Peekaboo: Great 1st image, straight away theres a stylistic feel to the site and a professionalism which makes you take the store seriously. standard rows of images for browsing the collection but it's successful as the images are only positioned 3 across and are larger than most other sites. 

Style and the City: The only redeeming quality of this website are the photographs that greet you on first look, the back drop is plain and soulless and the typography is awful plus the photographs of the clothes though better than blue rinse photographs are still poor.

The Packhouse: Though not an apparel store I put the Packhouse in because it was stylistically interesting, minimal and I like the nostalgic and ages feel to the photography used.

Monday, 7 November 2011

James Langdon

James Langdon's bespoke typeface for Support Structures is such a well designed and relevant visualization of the content in the book, which happens to be art installations where the artist has deconstructed a cube. It's made me think about the theme transformation which I've started to explore and how and object can transform into typography through manipulation.

Visual Editions - Tree of codes


I've started looking into how a publication can be visual and not use images.

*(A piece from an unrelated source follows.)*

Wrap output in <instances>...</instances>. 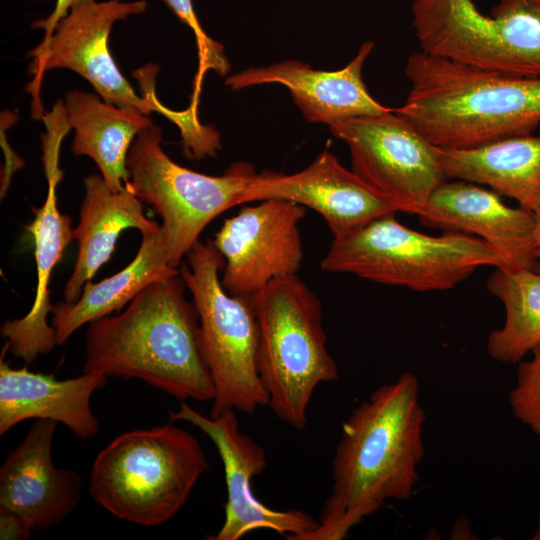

Joe Gilmore showed me this amazing publisher Visual Editions who believe "that books should be as visually interesting as the stories they tell" and this book is the perfect example of that. Each page had been die cut to reveal the right sequence of words to tell a story. It gives me something to think about in relation to the format of the publication and how it interacts with the content. 

Wednesday, 2 November 2011

Linefeed Reading List

Linefeed Reading List—October 2011 from Michael Bojkowski on Vimeo.

This was a great find and and an even better watch,
seeing magazines in depth that I probably wouldn't
of ever picked up gave me a new perspective on
magazine design and format.

A really smart publication featuring some good examples of how I could possibly layout the type, I especially like the display type on the left with the adjacent page having more of a magazine style layout.

This is a good example of a strong typographic zine cover, I like how the type sits on the right hand side and how the designer has arranged the words to create a narrower column. With my zine I'm going to try and design it solely using type with no image, which I hope I can pull off but I plan to apply colours and artefacts to support the typography.